Ilustrasi Pengungsi (IDN Times/Mardya Shakti)
Melansir dari Associated Press, penyelidikan di Libya ini menunjukkan penjaga pantai Libya yang dilatih Uni Eropa untuk mencegah migran melintasi mediterania telah melakukan pelanggaran kemanusian. Tempat penampungan migran dituduh telah melakukan penyiksaan dan kekerasan seksual.
Negara tersebut sering menjadi tempat transit para migran dari Afrika dan Timur Tengah yang ingin menuju Eropa untuk mengupayakan kehidupan yang lebih baik. Laporan itu menyampaikan Libya sejak 2016 telah mencegat 87 ribu migran, termasuk sekitar 7 ribu orang yang saat ini berada di penampungan yang dikelola oleh Departemen Pemberantasan Migrasi Ilegal.

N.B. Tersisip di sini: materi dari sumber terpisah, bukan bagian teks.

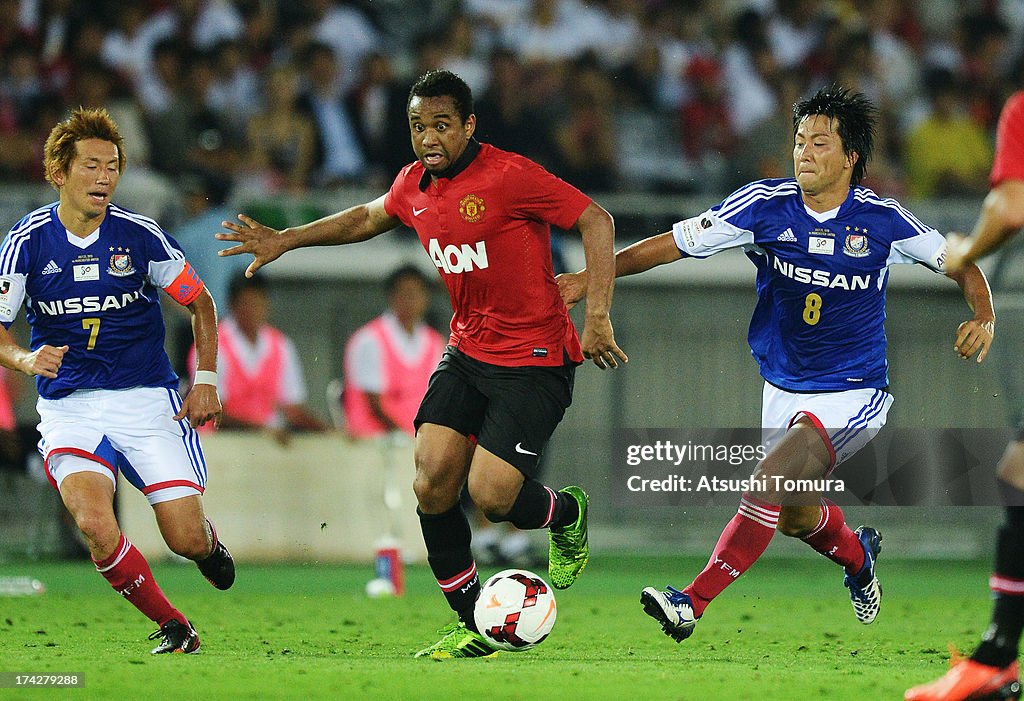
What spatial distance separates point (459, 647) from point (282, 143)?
6.71 metres

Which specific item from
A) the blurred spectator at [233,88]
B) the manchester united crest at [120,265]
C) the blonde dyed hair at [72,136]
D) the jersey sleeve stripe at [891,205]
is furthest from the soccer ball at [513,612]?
the blurred spectator at [233,88]

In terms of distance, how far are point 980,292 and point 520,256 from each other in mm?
2100

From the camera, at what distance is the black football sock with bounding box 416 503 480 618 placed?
6.73 meters

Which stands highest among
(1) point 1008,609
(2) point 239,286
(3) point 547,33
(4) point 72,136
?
(3) point 547,33

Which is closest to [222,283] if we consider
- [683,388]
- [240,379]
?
[240,379]

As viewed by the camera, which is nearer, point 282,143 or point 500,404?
point 500,404

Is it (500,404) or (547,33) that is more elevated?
(547,33)

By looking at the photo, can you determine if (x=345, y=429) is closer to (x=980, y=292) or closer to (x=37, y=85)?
(x=37, y=85)

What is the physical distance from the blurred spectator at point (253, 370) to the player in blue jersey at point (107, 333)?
378cm

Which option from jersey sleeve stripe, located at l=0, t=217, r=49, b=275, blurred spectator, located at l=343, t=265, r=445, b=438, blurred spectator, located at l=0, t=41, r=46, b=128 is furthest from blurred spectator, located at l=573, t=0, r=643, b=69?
jersey sleeve stripe, located at l=0, t=217, r=49, b=275

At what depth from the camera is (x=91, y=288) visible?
22.6 feet

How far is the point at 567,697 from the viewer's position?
527 centimetres

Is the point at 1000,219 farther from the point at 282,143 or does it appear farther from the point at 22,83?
the point at 22,83

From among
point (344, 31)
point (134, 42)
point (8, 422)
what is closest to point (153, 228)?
point (8, 422)
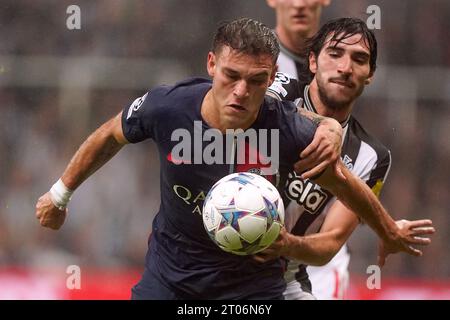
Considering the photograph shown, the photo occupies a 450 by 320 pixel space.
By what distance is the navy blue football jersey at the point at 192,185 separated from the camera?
17.9 ft

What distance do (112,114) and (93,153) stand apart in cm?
408

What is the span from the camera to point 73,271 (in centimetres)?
898

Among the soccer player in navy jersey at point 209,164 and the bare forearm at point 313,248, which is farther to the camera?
the bare forearm at point 313,248

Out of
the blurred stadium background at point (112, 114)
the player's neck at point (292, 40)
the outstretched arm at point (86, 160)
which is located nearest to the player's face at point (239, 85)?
the outstretched arm at point (86, 160)

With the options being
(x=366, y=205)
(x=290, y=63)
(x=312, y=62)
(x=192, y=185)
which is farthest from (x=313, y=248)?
(x=290, y=63)

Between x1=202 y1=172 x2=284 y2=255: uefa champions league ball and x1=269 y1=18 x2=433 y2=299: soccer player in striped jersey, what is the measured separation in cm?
78

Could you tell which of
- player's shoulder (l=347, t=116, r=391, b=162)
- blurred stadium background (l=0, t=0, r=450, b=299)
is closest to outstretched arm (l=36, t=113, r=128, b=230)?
player's shoulder (l=347, t=116, r=391, b=162)

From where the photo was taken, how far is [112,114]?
9820mm

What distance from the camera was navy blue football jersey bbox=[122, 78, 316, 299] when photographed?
215 inches

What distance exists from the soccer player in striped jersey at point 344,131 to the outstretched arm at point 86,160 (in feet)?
2.95

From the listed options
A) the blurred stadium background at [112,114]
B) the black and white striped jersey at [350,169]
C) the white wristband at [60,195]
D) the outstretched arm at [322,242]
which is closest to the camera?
the outstretched arm at [322,242]

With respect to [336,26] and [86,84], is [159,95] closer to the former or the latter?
[336,26]

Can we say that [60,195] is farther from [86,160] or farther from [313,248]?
[313,248]

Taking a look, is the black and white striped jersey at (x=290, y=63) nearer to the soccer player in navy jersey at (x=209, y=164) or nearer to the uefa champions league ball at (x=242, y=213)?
the soccer player in navy jersey at (x=209, y=164)
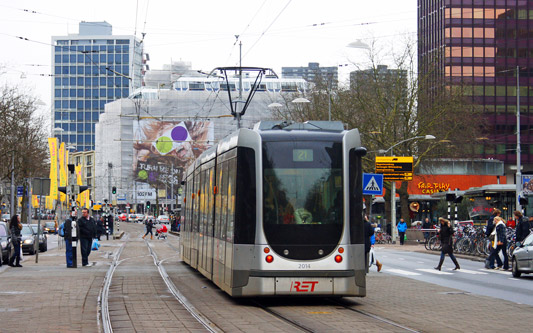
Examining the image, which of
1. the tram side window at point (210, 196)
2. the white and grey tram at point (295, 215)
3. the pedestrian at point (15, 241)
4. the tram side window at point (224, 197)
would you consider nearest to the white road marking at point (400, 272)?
the tram side window at point (210, 196)

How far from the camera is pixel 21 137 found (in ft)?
170

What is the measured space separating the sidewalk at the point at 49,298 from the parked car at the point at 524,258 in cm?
1105

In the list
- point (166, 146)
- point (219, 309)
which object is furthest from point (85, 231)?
point (166, 146)

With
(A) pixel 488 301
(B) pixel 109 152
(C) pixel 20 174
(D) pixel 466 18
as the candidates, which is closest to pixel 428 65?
(C) pixel 20 174

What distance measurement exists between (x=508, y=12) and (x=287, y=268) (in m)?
86.5

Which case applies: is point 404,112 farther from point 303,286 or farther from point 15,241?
point 303,286

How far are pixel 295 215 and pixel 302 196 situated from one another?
0.35 metres

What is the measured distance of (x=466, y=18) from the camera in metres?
94.5

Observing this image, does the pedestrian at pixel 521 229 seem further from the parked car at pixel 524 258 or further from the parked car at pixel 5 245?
the parked car at pixel 5 245

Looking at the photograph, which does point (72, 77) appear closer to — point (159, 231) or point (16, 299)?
point (159, 231)

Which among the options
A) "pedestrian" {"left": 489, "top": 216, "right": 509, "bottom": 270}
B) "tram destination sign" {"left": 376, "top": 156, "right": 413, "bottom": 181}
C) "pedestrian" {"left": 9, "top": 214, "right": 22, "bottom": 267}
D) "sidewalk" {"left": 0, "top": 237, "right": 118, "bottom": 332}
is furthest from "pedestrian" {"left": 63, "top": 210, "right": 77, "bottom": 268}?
"tram destination sign" {"left": 376, "top": 156, "right": 413, "bottom": 181}

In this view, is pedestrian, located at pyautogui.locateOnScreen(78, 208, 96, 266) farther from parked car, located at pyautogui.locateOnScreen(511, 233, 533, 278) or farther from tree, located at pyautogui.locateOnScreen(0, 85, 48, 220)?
tree, located at pyautogui.locateOnScreen(0, 85, 48, 220)

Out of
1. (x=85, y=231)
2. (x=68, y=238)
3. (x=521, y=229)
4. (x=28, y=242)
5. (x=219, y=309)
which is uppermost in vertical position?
(x=521, y=229)

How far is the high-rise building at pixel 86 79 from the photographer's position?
182 meters
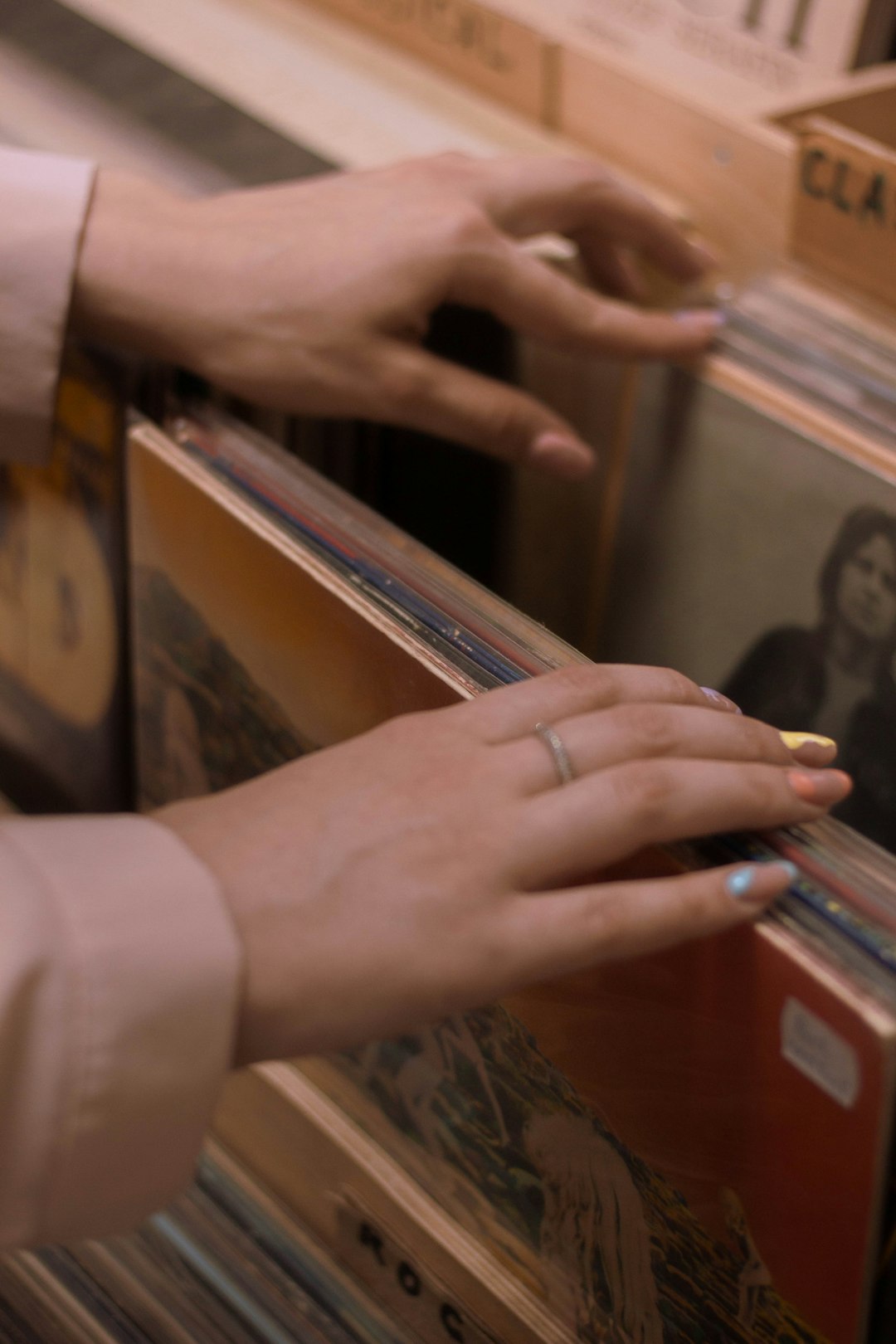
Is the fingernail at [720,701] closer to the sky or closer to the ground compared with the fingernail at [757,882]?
closer to the sky

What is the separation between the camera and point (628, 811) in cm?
54

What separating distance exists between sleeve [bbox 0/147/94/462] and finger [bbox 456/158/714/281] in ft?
0.95

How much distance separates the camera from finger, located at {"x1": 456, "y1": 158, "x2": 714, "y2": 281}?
885 millimetres

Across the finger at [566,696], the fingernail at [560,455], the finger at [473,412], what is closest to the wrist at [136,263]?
the finger at [473,412]

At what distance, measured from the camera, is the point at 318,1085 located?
0.95 metres

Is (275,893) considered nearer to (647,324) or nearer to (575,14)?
(647,324)

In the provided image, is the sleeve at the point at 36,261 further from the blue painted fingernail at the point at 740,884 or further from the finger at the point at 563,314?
the blue painted fingernail at the point at 740,884

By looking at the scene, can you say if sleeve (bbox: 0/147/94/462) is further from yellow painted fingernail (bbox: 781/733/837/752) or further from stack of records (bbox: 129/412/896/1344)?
yellow painted fingernail (bbox: 781/733/837/752)

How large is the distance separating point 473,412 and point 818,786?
16.8 inches

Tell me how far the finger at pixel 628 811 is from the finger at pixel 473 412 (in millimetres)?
414

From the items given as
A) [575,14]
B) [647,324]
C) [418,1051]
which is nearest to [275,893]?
[418,1051]

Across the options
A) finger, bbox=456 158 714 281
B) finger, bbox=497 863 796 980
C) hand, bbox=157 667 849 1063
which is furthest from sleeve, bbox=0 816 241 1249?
finger, bbox=456 158 714 281

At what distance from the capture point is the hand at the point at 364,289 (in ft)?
2.74

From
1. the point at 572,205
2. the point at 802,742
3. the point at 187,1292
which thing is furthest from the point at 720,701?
the point at 187,1292
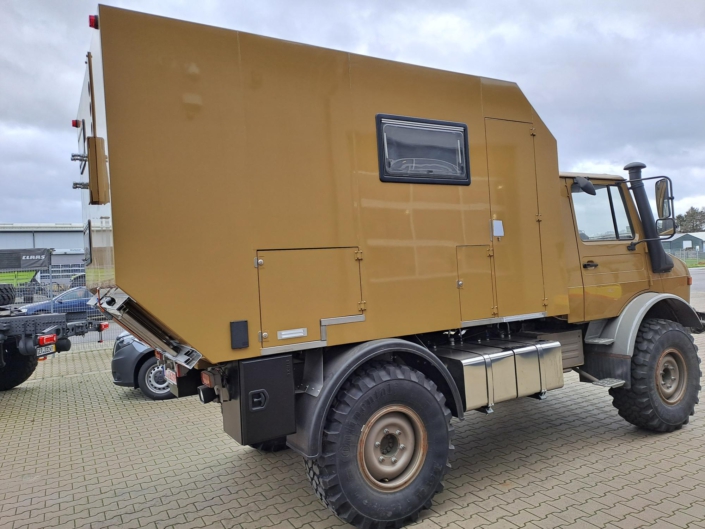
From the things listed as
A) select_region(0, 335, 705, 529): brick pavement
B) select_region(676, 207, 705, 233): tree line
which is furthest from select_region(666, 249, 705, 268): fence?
select_region(0, 335, 705, 529): brick pavement

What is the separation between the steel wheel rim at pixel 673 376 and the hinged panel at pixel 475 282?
97.9 inches

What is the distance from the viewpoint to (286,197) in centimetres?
335

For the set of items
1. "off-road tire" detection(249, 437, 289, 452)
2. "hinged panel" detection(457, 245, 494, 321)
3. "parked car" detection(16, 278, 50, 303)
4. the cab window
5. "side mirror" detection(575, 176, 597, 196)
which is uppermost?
"side mirror" detection(575, 176, 597, 196)

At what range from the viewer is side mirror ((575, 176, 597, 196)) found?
5.06m

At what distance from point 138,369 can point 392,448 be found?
5533 millimetres

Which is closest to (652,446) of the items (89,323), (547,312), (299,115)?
(547,312)

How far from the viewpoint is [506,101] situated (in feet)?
14.8

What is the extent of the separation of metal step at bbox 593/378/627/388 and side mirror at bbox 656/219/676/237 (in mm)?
1700

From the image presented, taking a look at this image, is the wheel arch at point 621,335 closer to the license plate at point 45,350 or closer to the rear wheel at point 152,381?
the rear wheel at point 152,381

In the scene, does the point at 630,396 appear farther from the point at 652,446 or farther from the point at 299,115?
the point at 299,115

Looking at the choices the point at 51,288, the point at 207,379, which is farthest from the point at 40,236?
the point at 207,379

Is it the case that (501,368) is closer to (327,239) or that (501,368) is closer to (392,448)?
(392,448)

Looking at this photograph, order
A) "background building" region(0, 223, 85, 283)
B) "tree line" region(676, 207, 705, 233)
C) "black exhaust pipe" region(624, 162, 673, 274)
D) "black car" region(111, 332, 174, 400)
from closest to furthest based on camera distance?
"black exhaust pipe" region(624, 162, 673, 274) < "black car" region(111, 332, 174, 400) < "background building" region(0, 223, 85, 283) < "tree line" region(676, 207, 705, 233)

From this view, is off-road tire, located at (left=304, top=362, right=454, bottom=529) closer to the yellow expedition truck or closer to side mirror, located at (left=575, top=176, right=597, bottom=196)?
the yellow expedition truck
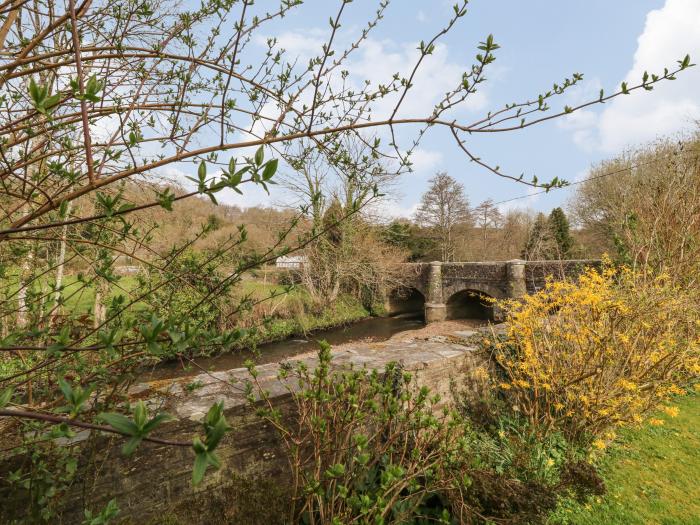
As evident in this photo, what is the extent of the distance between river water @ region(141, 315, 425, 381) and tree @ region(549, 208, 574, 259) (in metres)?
10.4

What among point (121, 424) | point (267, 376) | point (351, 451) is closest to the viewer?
point (121, 424)

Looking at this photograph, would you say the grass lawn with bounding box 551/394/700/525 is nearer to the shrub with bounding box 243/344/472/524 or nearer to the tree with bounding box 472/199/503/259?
the shrub with bounding box 243/344/472/524

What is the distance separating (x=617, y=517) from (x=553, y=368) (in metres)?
1.54

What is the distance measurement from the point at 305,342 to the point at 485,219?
20.4 m

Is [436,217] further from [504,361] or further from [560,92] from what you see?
[560,92]

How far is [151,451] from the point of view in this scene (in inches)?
101

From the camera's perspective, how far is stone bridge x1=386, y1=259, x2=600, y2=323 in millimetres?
15852

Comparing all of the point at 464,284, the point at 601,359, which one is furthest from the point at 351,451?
the point at 464,284

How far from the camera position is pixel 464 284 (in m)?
18.8

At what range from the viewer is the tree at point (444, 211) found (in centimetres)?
2683

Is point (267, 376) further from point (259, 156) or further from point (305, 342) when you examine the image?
point (305, 342)

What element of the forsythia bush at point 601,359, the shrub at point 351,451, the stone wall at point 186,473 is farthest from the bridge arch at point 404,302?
the shrub at point 351,451

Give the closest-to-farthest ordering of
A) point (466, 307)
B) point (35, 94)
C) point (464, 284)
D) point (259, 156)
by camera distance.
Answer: point (35, 94) < point (259, 156) < point (464, 284) < point (466, 307)

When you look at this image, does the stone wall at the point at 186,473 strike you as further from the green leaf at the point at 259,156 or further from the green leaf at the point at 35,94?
the green leaf at the point at 35,94
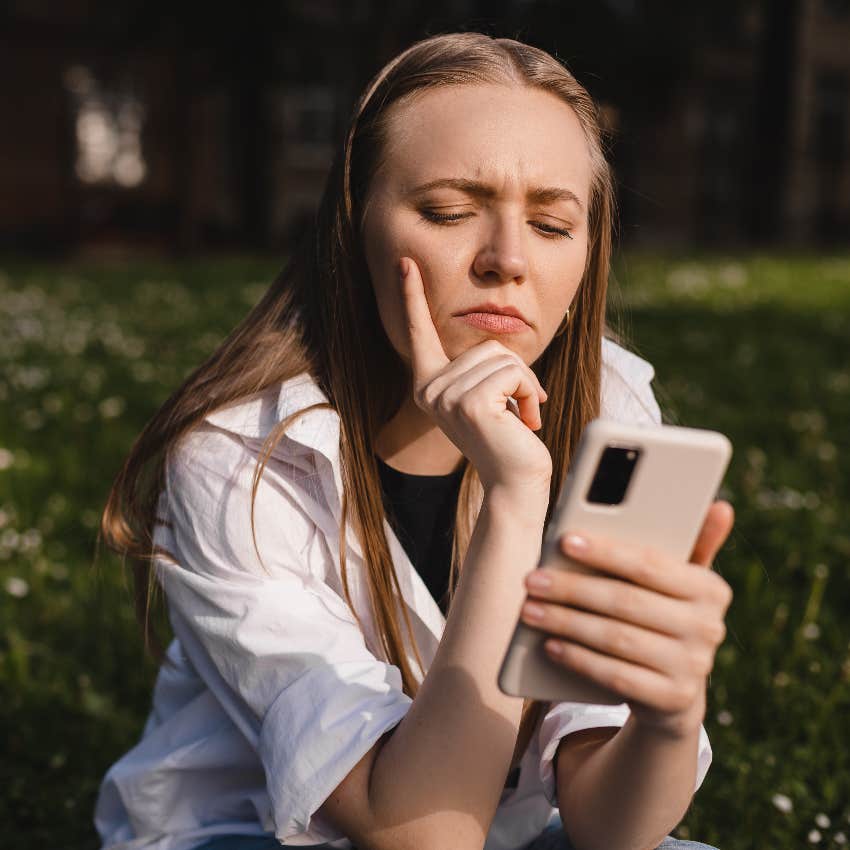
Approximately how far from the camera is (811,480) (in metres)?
4.93

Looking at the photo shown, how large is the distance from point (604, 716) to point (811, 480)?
3.48 meters

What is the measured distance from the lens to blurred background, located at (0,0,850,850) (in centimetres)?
304

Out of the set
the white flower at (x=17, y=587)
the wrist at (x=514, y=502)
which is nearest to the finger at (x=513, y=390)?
the wrist at (x=514, y=502)

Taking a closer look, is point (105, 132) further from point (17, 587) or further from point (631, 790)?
point (631, 790)

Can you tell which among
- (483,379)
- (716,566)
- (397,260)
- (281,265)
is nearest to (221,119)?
(281,265)

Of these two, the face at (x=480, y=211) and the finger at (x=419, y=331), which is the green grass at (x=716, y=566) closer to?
the face at (x=480, y=211)

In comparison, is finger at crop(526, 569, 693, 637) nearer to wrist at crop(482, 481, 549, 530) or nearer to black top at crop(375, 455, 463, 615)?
wrist at crop(482, 481, 549, 530)

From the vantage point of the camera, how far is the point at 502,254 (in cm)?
173

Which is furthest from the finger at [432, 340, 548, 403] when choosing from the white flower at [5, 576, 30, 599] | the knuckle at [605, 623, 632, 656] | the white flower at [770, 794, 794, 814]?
the white flower at [5, 576, 30, 599]

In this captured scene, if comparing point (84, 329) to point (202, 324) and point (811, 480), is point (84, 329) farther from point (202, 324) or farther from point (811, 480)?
point (811, 480)

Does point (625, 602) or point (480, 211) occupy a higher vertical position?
point (480, 211)

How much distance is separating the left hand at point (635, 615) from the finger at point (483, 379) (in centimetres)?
39

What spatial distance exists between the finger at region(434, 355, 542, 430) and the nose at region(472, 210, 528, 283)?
0.19 metres

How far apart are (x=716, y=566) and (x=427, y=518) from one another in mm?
2074
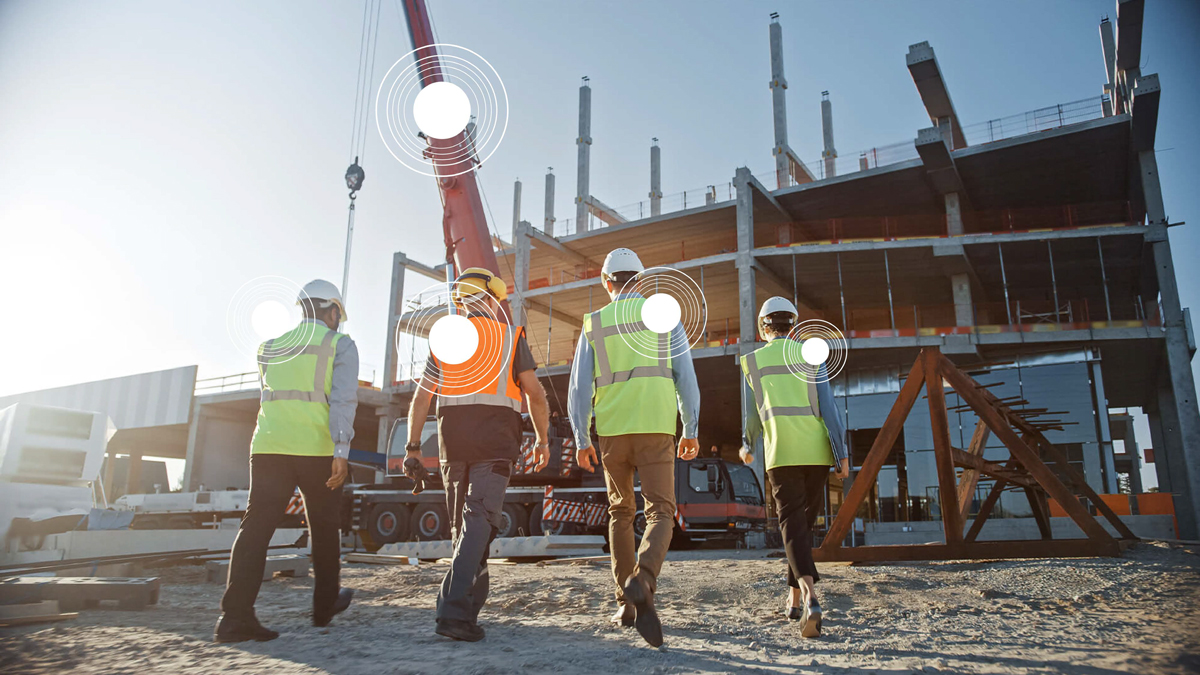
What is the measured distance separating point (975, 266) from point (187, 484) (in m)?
33.4

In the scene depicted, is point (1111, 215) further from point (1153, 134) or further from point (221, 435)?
point (221, 435)

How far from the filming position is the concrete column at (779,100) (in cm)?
2883

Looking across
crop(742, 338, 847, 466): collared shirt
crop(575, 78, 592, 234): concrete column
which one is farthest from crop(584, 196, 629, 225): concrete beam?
crop(742, 338, 847, 466): collared shirt

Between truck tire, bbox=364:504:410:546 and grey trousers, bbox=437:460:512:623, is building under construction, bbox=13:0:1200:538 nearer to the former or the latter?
truck tire, bbox=364:504:410:546

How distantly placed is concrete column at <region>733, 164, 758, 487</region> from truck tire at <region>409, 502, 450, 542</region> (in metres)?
10.8

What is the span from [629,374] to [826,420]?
1.10 meters

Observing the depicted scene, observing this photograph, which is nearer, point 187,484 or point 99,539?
point 99,539

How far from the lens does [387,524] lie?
1533cm

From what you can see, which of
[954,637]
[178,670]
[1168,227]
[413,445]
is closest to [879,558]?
[954,637]

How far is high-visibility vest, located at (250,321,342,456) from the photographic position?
3.29 meters

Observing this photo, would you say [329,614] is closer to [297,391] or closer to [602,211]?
[297,391]

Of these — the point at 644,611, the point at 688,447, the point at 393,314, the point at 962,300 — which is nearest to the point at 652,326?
the point at 688,447

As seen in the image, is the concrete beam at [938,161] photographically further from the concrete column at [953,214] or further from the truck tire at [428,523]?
the truck tire at [428,523]

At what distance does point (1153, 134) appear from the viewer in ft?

Chaloka Beyani, seorang profesor hukum London School of Economics dari Zambia dan pakar hak asasi manusia PBB, yang terlibat dalam penyelidikan ini mengatakan kebijakan untuk mencegah para migran menuju Eropa telah berubah menjadi tindakan kekerasan.
Sehari sebelum laporan ini dirilis, Organisasi Internasional untuk Migrasi PBB telah merilis sebuah laporan yang menunjukkan Libya pada hari Jumat telah melakukan tindakan keras pada migran dengan menahan 5.152 migran di kota Gargaresh, Libya barat. Jumlah itu diperkirakan akan meningkat.
Pihak berwenang telah mendistribusikan para migran ke pusat-pusat penampungan di ibu kota Tripoli, yang setidaknya ada 4.187 migran, termasuk 511 wanita dan 60 anak-anak, dikirim ke satu tempat yang menampung migran, tapi fasilitas itu diperkirakan telah melebihi kapasitas.